Start with the engine and tell them you hit a rock and it no longer
runs, all sales final, as is, etc. That usually gets people
interested. I'm amazed at what people will bid on crap like that
on
Ebay.

Except that she said it still ran but sounded like a tin can. I'm not
sure what exactly "sounded like a tin can" means, but a sheared
flywheel
key or the blade hitting some piece of sheet metal might sound
something
like that to some people. Since there was no mention of excessive
vibration I would guess the crankshaft is OK.

-jim- Hide quoted text -

- Show quoted text -

If the oil coming out of the exhaust is due to tipping the mower over
for inspection, how do you explain the white smoke coming out of the
exhaust that suddenly appeared when she hit the rock?

Pretty much the same mechanism. The smoke was the result of a slug of
oil getting through the crankshaft breather. To be any more specific
than that, would require knowing what sort of engine/mower this is. How
would you explain it?

-jim- Hide quoted text -

- Show quoted text -

The poster said she "only slightly tipped" the mower. She didn't
turn it upside down. I've tipped many mowers over on their side and
never had any white smoke come out. In fact, that is how you change
the oil on most of them today. The white exhaust smoke also appeared
right after hitting the rock while the mower was still running and
before turning it upside down. I don't see how hitting a rock,
accounts for oil getting into the combustion chamber, unless something
is broken internally.

Perhaps we'll hear back about how it turns out.
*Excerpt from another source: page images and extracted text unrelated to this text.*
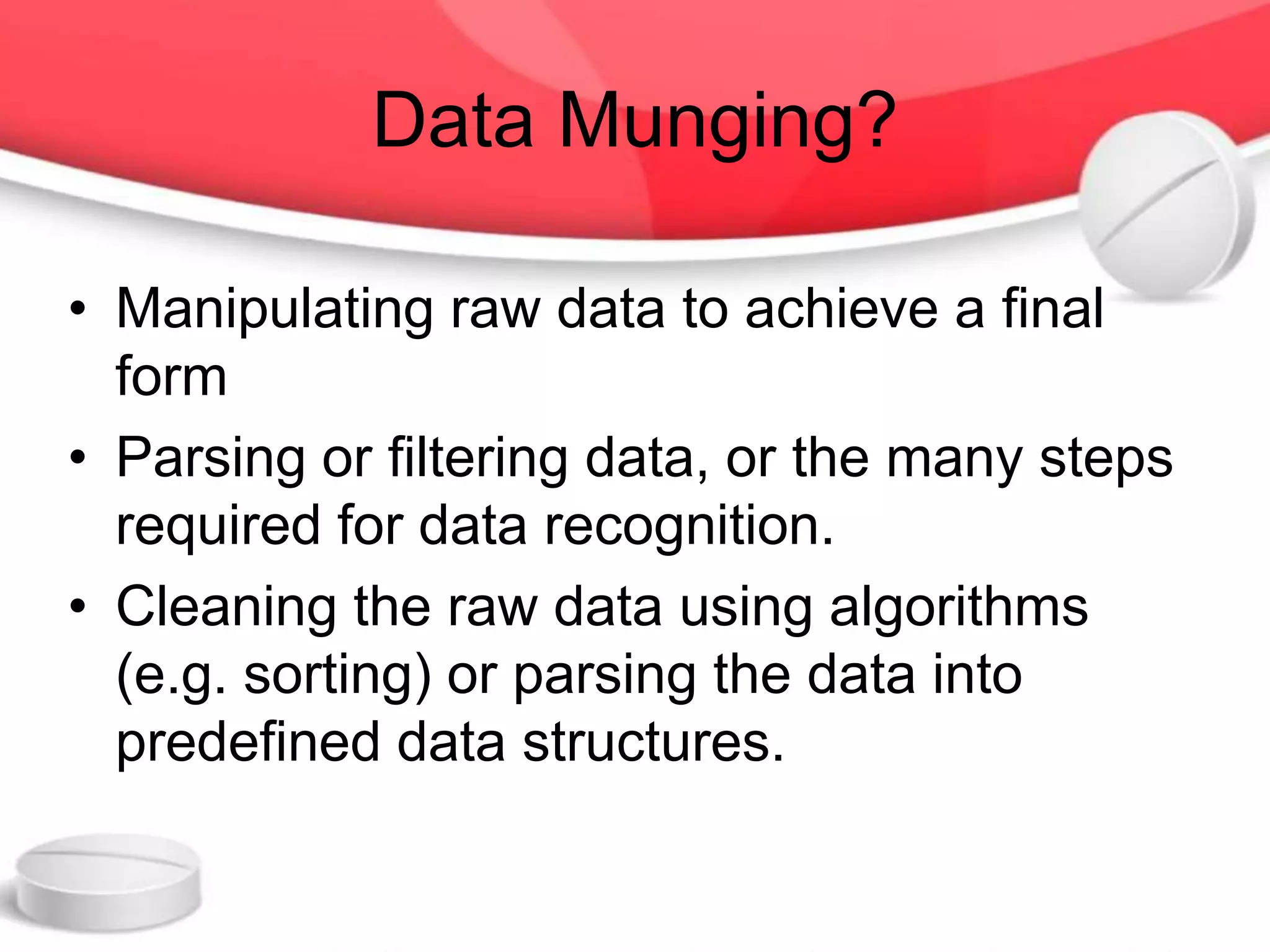 Data Munging?

• Manipulating raw data to achieve a final form

• Parsing or filtering data, or the many steps required for data recognition.

• Cleaning the raw data using algorithms (e.g. sorting) or parsing the data into predefined data structures.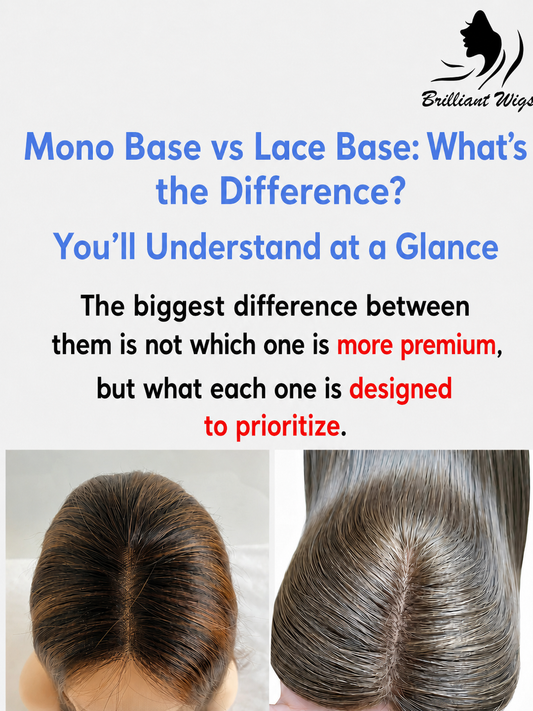 Brilliant Wigs

Mono Base vs Lace Base: What's the Difference?

You'll Understand at a Glance

The biggest difference between them is not which one is more premium, but what each one is designed to prioritize.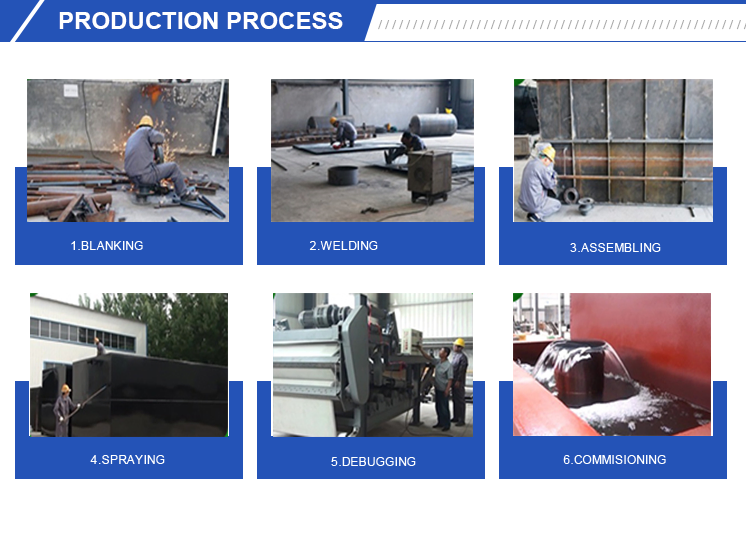 PRODUCTION PROCESS

1.BLANKING

2.WELDING

3.ASSEMBLING

4.SPRAYING

5.DEBUGGING

6.COMMISIONING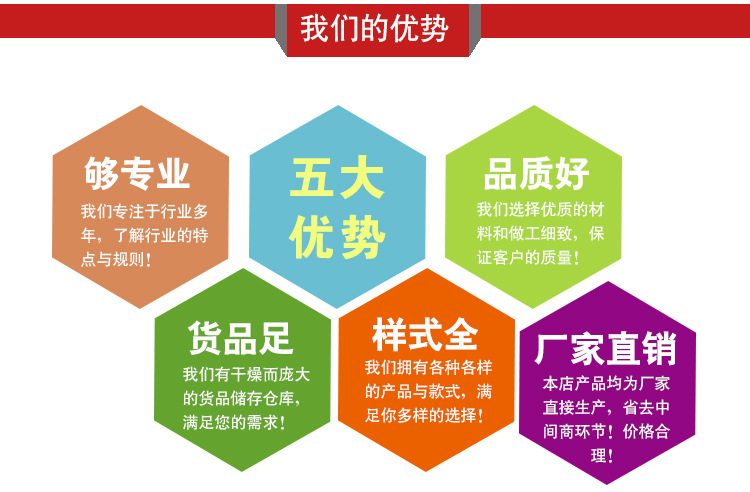 我们的优势

够专业
我们专注于行业多年，了解行业的特点与规则！

五大优势

品质好
我们选择优质的材料和做工细致，保证客户的质量！

货品足
我们有干燥而庞大的货品储存仓库，满足您的需求！

样式全
我们拥有各种各样的产品与款式，满足你多样的选择！

厂家直销
本店产品均为厂家直接生产，省去中间商环节！价格合理！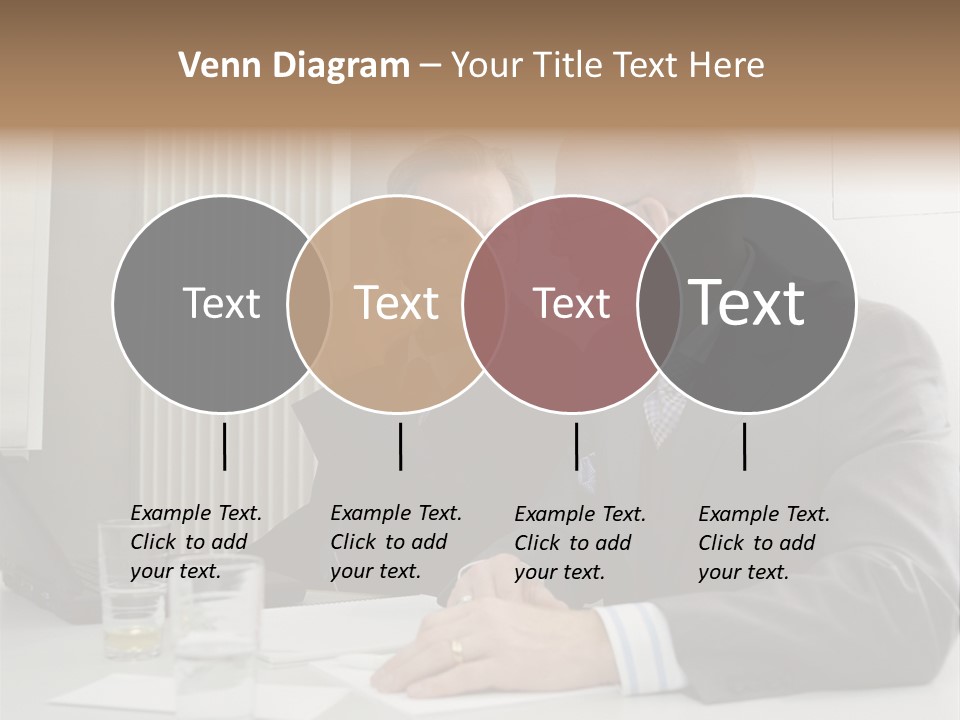 Venn Diagram – Your Title Text Here

Text

Text

Text

Text

Example Text. Click to add your text.

Example Text. Click to add your text.

Example Text. Click to add your text.

Example Text. Click to add your text.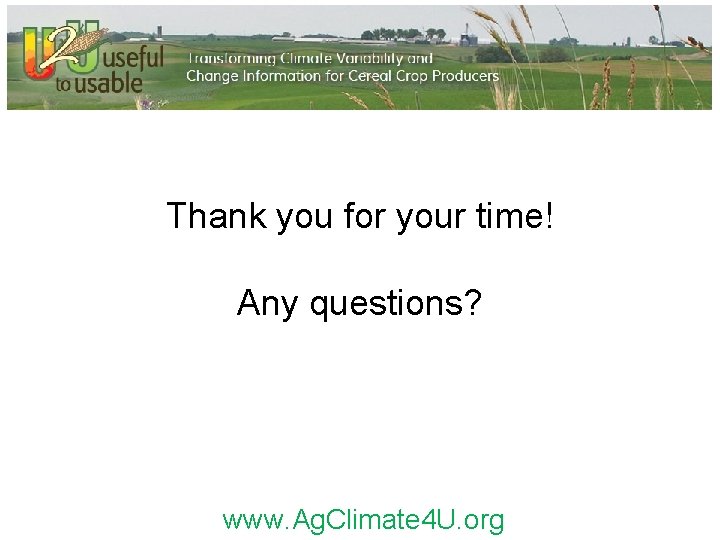 U2U useful to usable

Transforming Climate Variability and Change Information for Cereal Crop Producers

Thank you for your time!

Any questions?

www.AgClimate4U.org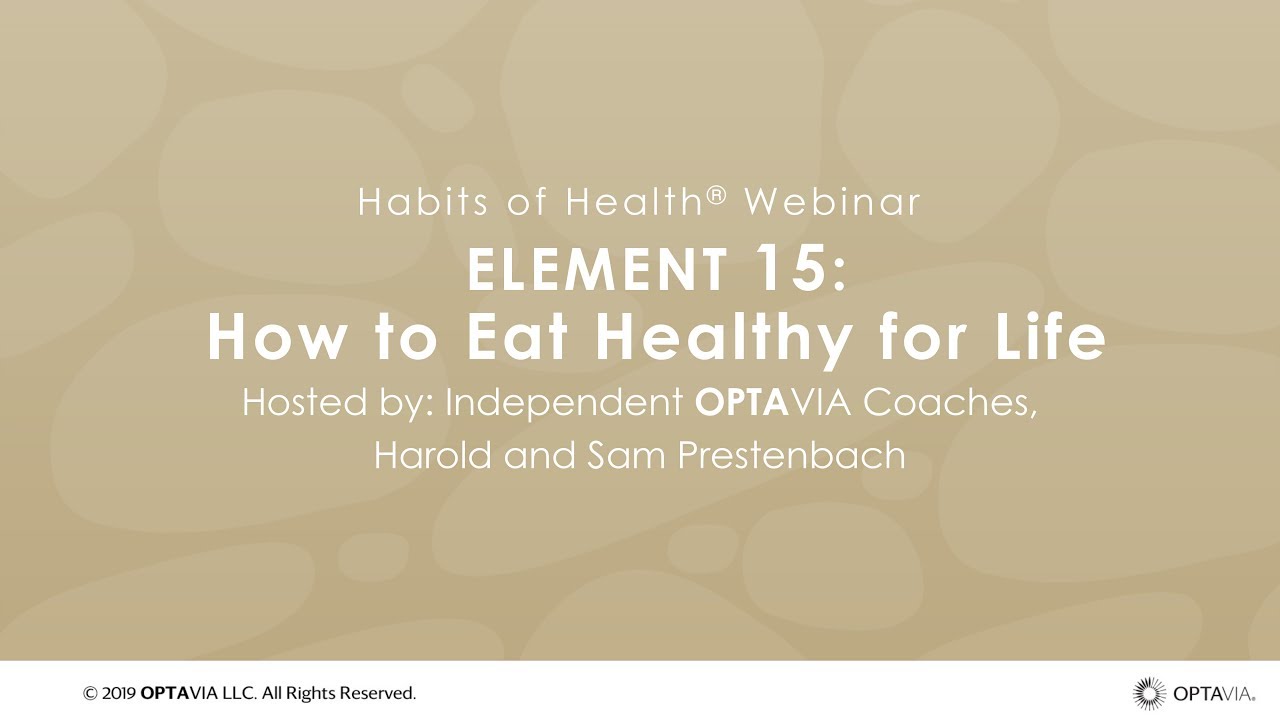 Habits of Health® Webinar

ELEMENT 15:
How to Eat Healthy for Life

Hosted by: Independent OPTAVIA Coaches,
Harold and Sam Prestenbach

© 2019 OPTAVIA LLC. All Rights Reserved.

OPTAVIA®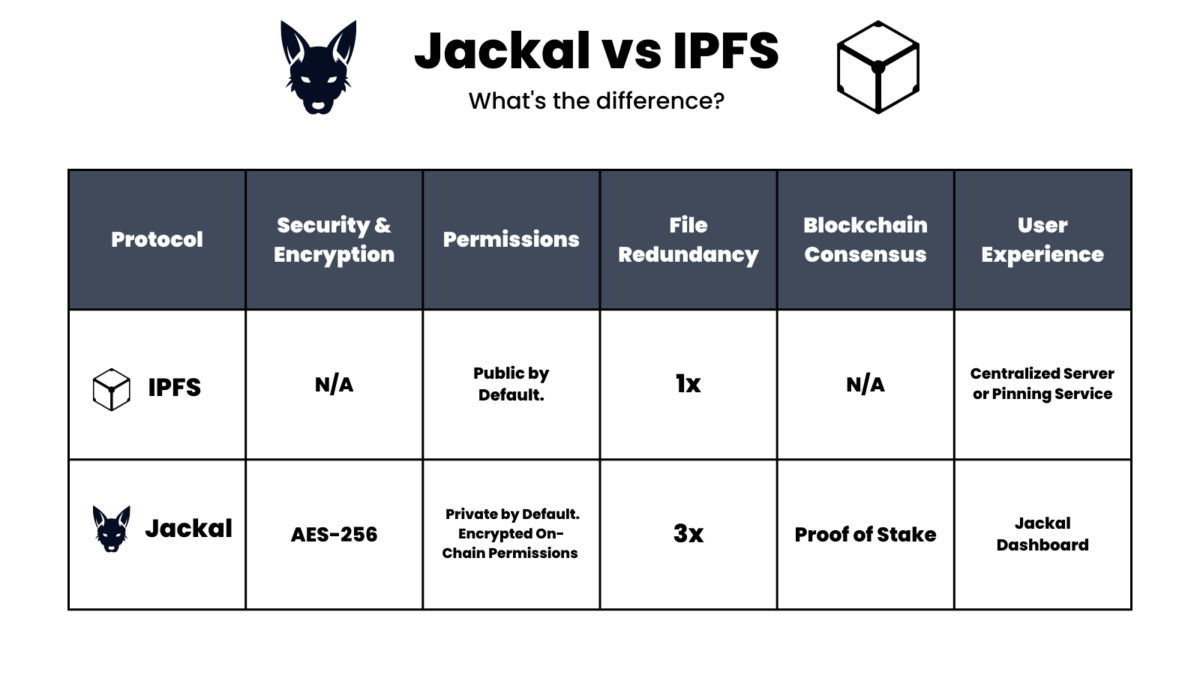 Jackal vs IPFS

What's the difference?

| Protocol | Security & Encryption | Permissions | File Redundancy | Blockchain Consensus | User Experience |
|---|---|---|---|---|---|
| IPFS | N/A | Public by Default. | 1x | N/A | Centralized Server or Pinning Service |
| Jackal | AES-256 | Private by Default. Encrypted On-Chain Permissions | 3x | Proof of Stake | Jackal Dashboard |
I had a customer come in a couple months ago, kinda the same
situation, except his wouldnt start at all, leaked oil out of the
muffler and carburetor. I went ahead and replaced the sheared flywheel
key, primed it, and fired it up. Smoked lick heck for about a minute,
then cleared up and ran great, no knocks, vibration, ill effects, etc.
Ran a compression check and a leakdown test with great results. I have
seen other mowers, and even a tiller, in the past with the same thing.
Hit something, sudden stop, oil in the muffler and or carb, but no
mechanical damage. All I can guess is a sudden change in crankcase
pressure to the high positive is causing oil to blow past either the
rings or valve guides and blow out both ends...kinda like when you
cough and f@rt at the same time.....it happens....Midnite


Yeah that sounds typical, but I still say any oil that ends up in the
muffler got there by getting into the intake through the breather. The
same inertia that will shear the flywheel key (and/or bend the crank)
will toss the crankcase oil where it normally doesn't get tossed.